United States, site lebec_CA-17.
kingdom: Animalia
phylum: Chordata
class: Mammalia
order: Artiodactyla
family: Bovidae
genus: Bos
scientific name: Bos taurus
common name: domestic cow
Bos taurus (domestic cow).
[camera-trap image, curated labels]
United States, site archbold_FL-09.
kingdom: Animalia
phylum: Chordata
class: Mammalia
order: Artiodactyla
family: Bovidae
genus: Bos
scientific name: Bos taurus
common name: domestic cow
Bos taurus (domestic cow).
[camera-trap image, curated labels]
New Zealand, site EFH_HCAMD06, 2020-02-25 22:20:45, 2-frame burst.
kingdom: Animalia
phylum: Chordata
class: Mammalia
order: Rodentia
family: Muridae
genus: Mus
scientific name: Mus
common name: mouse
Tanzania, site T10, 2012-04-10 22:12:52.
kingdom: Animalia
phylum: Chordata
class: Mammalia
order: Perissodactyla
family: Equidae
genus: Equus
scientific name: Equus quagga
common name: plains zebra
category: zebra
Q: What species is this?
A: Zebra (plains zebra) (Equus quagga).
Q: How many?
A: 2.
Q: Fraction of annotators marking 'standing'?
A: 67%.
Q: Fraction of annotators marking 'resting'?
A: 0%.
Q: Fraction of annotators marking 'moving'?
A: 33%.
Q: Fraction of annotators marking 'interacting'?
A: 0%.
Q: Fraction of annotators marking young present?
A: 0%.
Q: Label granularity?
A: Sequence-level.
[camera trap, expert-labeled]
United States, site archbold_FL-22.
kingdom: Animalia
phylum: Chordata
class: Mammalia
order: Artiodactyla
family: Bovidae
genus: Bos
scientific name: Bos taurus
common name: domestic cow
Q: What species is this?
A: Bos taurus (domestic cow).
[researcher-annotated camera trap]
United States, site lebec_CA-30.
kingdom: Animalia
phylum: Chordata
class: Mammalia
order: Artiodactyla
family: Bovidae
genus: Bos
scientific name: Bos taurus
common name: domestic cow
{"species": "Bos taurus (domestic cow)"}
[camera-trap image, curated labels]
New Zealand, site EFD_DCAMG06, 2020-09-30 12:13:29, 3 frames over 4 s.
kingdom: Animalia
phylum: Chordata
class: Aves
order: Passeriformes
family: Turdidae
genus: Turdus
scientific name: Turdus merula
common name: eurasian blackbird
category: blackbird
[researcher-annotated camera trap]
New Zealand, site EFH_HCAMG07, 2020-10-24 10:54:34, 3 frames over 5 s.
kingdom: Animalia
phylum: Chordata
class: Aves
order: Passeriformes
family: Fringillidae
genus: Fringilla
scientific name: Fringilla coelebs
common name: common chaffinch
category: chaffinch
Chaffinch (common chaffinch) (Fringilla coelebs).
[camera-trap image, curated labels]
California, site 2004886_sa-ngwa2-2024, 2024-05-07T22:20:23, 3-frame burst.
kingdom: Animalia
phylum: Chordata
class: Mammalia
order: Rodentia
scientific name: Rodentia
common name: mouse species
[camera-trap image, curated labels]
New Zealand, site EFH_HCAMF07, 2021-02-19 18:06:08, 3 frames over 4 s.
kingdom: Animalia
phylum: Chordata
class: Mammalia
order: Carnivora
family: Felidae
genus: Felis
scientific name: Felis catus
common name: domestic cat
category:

* **HOW TO COMPLETE THIS TASK**:
Once you have read the material, set it down again word for word.

* **TASK OUTPUT**:
United States, site lebec_CA-17.
kingdom: Animalia
phylum: Chordata
class: Mammalia
order: Artiodactyla
family: Bovidae
genus: Bos
scientific name: Bos taurus
common name: domestic cow
Bos taurus (domestic cow).
[camera-trap image, curated labels]
United States, site archbold_FL-09.
kingdom: Animalia
phylum: Chordata
class: Mammalia
order: Artiodactyla
family: Bovidae
genus: Bos
scientific name: Bos taurus
common name: domestic cow
Bos taurus (domestic cow).
[camera-trap image, curated labels]
New Zealand, site EFH_HCAMD06, 2020-02-25 22:20:45, 2-frame burst.
kingdom: Animalia
phylum: Chordata
class: Mammalia
order: Rodentia
family: Muridae
genus: Mus
scientific name: Mus
common name: mouse
Tanzania, site T10, 2012-04-10 22:12:52.
kingdom: Animalia
phylum: Chordata
class: Mammalia
order: Perissodactyla
family: Equidae
genus: Equus
scientific name: Equus quagga
common name: plains zebra
category: zebra
Q: What species is this?
A: Zebra (plains zebra) (Equus quagga).
Q: How many?
A: 2.
Q: Fraction of annotators marking 'standing'?
A: 67%.
Q: Fraction of annotators marking 'resting'?
A: 0%.
Q: Fraction of annotators marking 'moving'?
A: 33%.
Q: Fraction of annotators marking 'interacting'?
A: 0%.
Q: Fraction of annotators marking young present?
A: 0%.
Q: Label granularity?
A: Sequence-level.
[camera trap, expert-labeled]
United States, site archbold_FL-22.
kingdom: Animalia
phylum: Chordata
class: Mammalia
order: Artiodactyla
family: Bovidae
genus: Bos
scientific name: Bos taurus
common name: domestic cow
Q: What species is this?
A: Bos taurus (domestic cow).
[researcher-annotated camera trap]
United States, site lebec_CA-30.
kingdom: Animalia
phylum: Chordata
class: Mammalia
order: Artiodactyla
family: Bovidae
genus: Bos
scientific name: Bos taurus
common name: domestic cow
{"species": "Bos taurus (domestic cow)"}
[camera-trap image, curated labels]
New Zealand, site EFD_DCAMG06, 2020-09-30 12:13:29, 3 frames over 4 s.
kingdom: Animalia
phylum: Chordata
class: Aves
order: Passeriformes
family: Turdidae
genus: Turdus
scientific name: Turdus merula
common name: eurasian blackbird
category: blackbird
[researcher-annotated camera trap]
New Zealand, site EFH_HCAMG07, 2020-10-24 10:54:34, 3 frames over 5 s.
kingdom: Animalia
phylum: Chordata
class: Aves
order: Passeriformes
family: Fringillidae
genus: Fringilla
scientific name: Fringilla coelebs
common name: common chaffinch
category: chaffinch
Chaffinch (common chaffinch) (Fringilla coelebs).
[camera-trap image, curated labels]
California, site 2004886_sa-ngwa2-2024, 2024-05-07T22:20:23, 3-frame burst.
kingdom: Animalia
phylum: Chordata
class: Mammalia
order: Rodentia
scientific name: Rodentia
common name: mouse species
[camera-trap image, curated labels]
New Zealand, site EFH_HCAMF07, 2021-02-19 18:06:08, 3 frames over 4 s.
kingdom: Animalia
phylum: Chordata
class: Mammalia
order: Carnivora
family: Felidae
genus: Felis
scientific name: Felis catus
common name: domestic cat
category:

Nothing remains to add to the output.